# Text shown
◇ ◇ ◇ ◇

Using Burden-Sharing as a Justification to Reduce Responsibilities
One consequence of all the discussions about burden-sharing within the humanitarian community is that states can utilize that same logic to reduce their commitments to international refugee protection. A clear example of this is contained in “President Donald J. Trump's Humanitarian and Responsible Approach on Refugees Protects the Welfare of American Citizens” issued on September 26, 2019. The introduction is quoted in full below.
“A responsible approach to refugees is one that seeks the eventual return of refugees to their home countries so that they can help to rebuild their own nations.”
President Donald J. Trump
• MOST GENEROUS IMMIGRATION SYSTEM IN THE WORLD: America continues to lead the way in worldwide refugee efforts, both in financial contributions and permanent resettlement.
° The USA expects to receive more than 368,000 new refugees and asylum claims in fiscal year (FY) 2020—continuing our generous record of providing humanitarian protections.
• This includes the proposed 18,000 refugees and more than 350,000 individuals in new asylum cases.
• Considering refugees and asylum seekers as part of the same relief effort is an accurate reflection of America's generous protection-based immigration.
• This proposed ceiling takes into account the ongoing security and humanitarian crisis on our border and the massive asylum backlog, which now includes nearly 1 million individuals.
° The overwhelming backlog is completely unsustainable and needs to be addressed before we accept large numbers of refugees.
Stating that the immigration system is “generous” (the term is used three times in this document) and “continues to lead the way” is making a claim that USA has met, perhaps even surpassed, all its responsibility-sharing obligations. At the same time, the document also implies the burden that the country has assumed due to an “ongoing security and humanitarian crisis” on the border and the “massive asylum backlog” is both “overwhelming” and “completely unsustainable” and must be addressed before resettling larger numbers of refugees. It is clear in these statements that refugees are a burden, in fact a deferrable one that must be put on hold until the state can first deal with what has been deemed to be the more important and pressing burden of the asylum seekers. What goes unstated, but is certainly implied, is that this is a justification for Trump's further reduction of the resettlement quota.

◇ ◇ ◇ ◇

# Dataset
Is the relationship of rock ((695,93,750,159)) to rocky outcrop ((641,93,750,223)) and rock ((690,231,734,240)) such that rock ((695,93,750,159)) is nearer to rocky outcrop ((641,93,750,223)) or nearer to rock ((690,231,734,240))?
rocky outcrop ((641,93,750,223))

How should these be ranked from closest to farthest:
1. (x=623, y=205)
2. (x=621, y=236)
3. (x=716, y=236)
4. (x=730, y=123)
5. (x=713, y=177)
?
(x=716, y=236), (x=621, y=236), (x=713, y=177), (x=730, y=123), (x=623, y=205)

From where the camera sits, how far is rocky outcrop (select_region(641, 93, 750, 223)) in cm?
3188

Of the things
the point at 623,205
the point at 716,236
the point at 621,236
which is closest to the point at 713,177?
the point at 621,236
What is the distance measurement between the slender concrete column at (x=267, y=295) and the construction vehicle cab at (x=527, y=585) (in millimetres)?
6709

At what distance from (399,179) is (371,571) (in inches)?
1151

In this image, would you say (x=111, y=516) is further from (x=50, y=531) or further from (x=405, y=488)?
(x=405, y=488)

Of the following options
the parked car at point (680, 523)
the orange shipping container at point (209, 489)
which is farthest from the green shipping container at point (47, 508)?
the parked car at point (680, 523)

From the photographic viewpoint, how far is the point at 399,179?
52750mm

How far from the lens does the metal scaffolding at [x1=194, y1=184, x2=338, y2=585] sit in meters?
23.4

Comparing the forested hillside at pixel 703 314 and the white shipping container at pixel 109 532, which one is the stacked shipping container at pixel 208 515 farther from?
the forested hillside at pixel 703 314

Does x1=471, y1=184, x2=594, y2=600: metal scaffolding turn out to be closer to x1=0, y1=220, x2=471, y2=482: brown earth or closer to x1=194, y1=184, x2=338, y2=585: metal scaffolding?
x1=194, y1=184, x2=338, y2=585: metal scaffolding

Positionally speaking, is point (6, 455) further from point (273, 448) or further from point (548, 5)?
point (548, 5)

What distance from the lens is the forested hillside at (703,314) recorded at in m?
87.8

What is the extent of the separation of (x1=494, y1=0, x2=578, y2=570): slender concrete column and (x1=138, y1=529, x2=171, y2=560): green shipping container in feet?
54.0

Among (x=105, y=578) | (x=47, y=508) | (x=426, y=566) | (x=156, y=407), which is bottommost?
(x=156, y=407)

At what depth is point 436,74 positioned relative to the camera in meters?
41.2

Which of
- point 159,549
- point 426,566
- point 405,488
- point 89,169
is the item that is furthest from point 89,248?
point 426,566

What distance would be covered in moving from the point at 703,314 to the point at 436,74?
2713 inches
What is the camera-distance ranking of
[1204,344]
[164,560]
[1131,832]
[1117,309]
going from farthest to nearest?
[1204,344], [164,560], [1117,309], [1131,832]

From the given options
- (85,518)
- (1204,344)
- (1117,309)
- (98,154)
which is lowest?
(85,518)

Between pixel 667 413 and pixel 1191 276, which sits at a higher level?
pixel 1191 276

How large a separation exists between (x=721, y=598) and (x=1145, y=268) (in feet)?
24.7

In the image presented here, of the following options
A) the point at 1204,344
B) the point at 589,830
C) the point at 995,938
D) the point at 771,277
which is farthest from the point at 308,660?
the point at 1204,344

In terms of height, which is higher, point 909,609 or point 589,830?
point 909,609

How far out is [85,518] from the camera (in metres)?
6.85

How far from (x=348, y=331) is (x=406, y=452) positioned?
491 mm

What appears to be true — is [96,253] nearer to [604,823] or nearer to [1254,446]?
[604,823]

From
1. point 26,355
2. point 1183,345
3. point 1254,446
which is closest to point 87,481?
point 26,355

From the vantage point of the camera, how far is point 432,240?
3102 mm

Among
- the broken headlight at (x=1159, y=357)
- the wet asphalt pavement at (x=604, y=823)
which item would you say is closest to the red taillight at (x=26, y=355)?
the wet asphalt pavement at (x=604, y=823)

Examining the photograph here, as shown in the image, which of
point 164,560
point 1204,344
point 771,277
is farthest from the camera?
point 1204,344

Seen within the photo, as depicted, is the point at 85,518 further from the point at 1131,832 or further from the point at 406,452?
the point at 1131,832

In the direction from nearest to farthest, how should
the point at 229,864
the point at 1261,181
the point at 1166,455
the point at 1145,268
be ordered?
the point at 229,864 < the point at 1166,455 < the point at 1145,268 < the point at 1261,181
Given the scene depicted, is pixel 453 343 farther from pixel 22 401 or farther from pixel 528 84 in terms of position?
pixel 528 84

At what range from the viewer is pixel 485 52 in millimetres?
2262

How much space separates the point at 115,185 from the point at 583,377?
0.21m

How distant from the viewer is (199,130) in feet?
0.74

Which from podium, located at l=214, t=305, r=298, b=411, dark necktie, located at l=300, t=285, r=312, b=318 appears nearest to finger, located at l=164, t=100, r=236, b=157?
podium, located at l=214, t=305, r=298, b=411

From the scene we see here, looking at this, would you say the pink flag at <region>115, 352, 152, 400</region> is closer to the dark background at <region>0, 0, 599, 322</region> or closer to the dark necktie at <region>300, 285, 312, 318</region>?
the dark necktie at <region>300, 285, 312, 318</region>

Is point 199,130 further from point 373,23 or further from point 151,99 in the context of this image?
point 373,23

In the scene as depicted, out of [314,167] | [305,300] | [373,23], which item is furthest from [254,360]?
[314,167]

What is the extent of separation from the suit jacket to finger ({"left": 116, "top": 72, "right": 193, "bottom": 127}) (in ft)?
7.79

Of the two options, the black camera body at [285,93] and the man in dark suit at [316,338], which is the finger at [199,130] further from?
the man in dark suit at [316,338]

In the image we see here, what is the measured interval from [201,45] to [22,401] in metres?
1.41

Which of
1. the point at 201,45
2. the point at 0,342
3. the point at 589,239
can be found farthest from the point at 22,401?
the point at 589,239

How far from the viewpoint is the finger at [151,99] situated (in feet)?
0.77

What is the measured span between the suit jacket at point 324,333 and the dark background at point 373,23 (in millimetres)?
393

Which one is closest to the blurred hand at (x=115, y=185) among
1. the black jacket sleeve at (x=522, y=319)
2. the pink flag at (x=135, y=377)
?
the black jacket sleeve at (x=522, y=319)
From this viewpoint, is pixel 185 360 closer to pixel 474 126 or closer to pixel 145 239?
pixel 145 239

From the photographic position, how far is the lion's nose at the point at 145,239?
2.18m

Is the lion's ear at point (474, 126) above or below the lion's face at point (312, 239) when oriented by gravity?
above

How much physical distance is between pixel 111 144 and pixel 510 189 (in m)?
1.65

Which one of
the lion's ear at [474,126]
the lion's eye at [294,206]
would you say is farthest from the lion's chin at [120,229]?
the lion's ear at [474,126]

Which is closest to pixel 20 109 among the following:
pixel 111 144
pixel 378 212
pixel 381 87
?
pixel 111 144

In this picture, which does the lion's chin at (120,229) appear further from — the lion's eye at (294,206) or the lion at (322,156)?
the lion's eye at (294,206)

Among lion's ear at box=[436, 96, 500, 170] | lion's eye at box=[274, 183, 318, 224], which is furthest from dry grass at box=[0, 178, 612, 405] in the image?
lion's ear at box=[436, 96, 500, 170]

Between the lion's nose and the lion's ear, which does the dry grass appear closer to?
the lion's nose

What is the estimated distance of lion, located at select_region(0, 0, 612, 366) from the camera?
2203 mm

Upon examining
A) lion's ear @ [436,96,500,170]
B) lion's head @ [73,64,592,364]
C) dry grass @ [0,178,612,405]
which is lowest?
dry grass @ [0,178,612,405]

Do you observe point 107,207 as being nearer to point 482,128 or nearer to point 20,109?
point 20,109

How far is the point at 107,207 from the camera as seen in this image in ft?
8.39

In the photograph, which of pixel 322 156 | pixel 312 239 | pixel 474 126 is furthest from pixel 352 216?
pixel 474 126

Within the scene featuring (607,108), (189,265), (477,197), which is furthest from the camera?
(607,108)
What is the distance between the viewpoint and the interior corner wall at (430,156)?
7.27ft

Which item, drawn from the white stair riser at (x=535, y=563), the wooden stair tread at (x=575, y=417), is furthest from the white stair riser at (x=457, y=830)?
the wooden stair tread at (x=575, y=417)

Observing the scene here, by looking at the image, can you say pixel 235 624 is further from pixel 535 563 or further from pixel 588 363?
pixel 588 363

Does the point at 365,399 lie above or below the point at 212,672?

◇ ◇ ◇ ◇

# What the task asks
In the text on burden-sharing, how many individuals does the asylum backlog now include?

# Correct output
Nearly 1 million individuals.